The past two decades have been hard on news media. Faced with the onslaught of social media and news aggregator like Google News who pays peanuts to use their contents almost for free, main news media have joined the social media game, tweaking their news headline to become clickbaits. I can totally empathize with that plight. If there is one thing that anyone can learn from the likes of New York Times, Wall Street Journal, and Bloomberg News, it is that there are still news audience like myself who are willing to pay for quality reporting. I don't need to read a non-news story that was sourced from a tweet with 12 likes, these are just junks to me. I don't need to keep reading the same shit over and over and over again, sometimes even shamelessly plagiarized, copy-and-paste from another source without citation. (I read multiple newspapers on daily basis, so it's easy to discern outright plagiarism like this.) Perhaps some woke reporters are really passionate about low-income plight, but their editors should be smart enough to provide a more balanced view from other reports to show how expanding social welfare will do to the country's budget over the long term. When a government employs a staff, it isn't just the salary to pay, there are benefits to cover, there are pensions to pay well into retirement, and these are expenditure commitments that are decades in the making. How would that affect a government's long term finance??? No one cares about the long term (certainly not AOC or Bernie Sanders). And when someone like Joe Manchin who does ask the right question, he is vilified as evil baddie. Readers are more intelligent than that kind of simplistic black-and-white binary portrait of reality. Responsible news media would seek to inform and educate readers if they don't see nuance, leaving the readers to make their own decision, rather than having the reporter spoon-fed them with a foregone conclusion. THIS is something that I see missing in our increasingly polarized world. I, for one, refuse to participate in this polarization.
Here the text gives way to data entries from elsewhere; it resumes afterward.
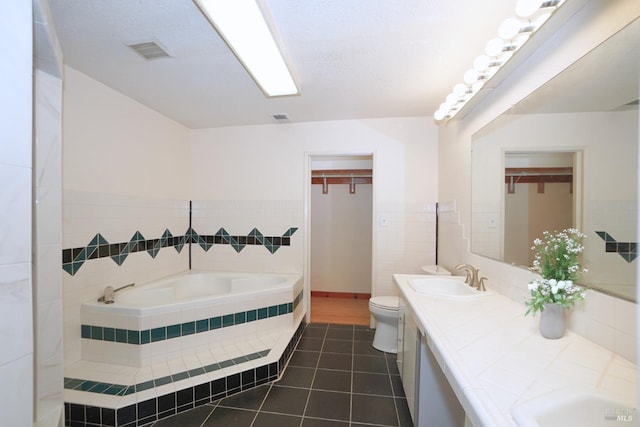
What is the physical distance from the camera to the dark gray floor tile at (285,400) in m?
1.69

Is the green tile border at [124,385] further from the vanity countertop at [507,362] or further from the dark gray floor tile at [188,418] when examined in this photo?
the vanity countertop at [507,362]

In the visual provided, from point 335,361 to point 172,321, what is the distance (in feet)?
4.44

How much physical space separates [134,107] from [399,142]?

Recently I'm finding time to reread classic books (not just novels, old texts, but ancient scripts and poetry), some of which I read ages ago. I have not realized that the writing has morphed so much that I would not be surprised if younger generations (from the likes of the woke crowds to the likes of Proud Boys who probably never read a damn book from start to finish in their lives) don't find interests or even understand how to discern the meaning behind the words. It's easy for anyone to be opinionated, but it's hard work to have an opinion that's debatable and supportable with balanced facts (not just a one-sided view).

In case anyone is interested: It turns out, Amazon has tons of old books, poetry, even ancient texts that are available for Kindle download, for free (!). It's such a wealth to build a personal library which I'm doing right now. While it's not the same as having a physical book in hand, reading on a device has its perks (including easily configurable font size that can be easier on the eyes). This is an oasis to me when I'm alone at home, cooped up with a hot chocolate in hand, it's so much fun to read and far more enjoyable than to troll on social media to get one's blood pressure amped up. Trust me, social media isn't worth pushing your blood pressure to stay elevated.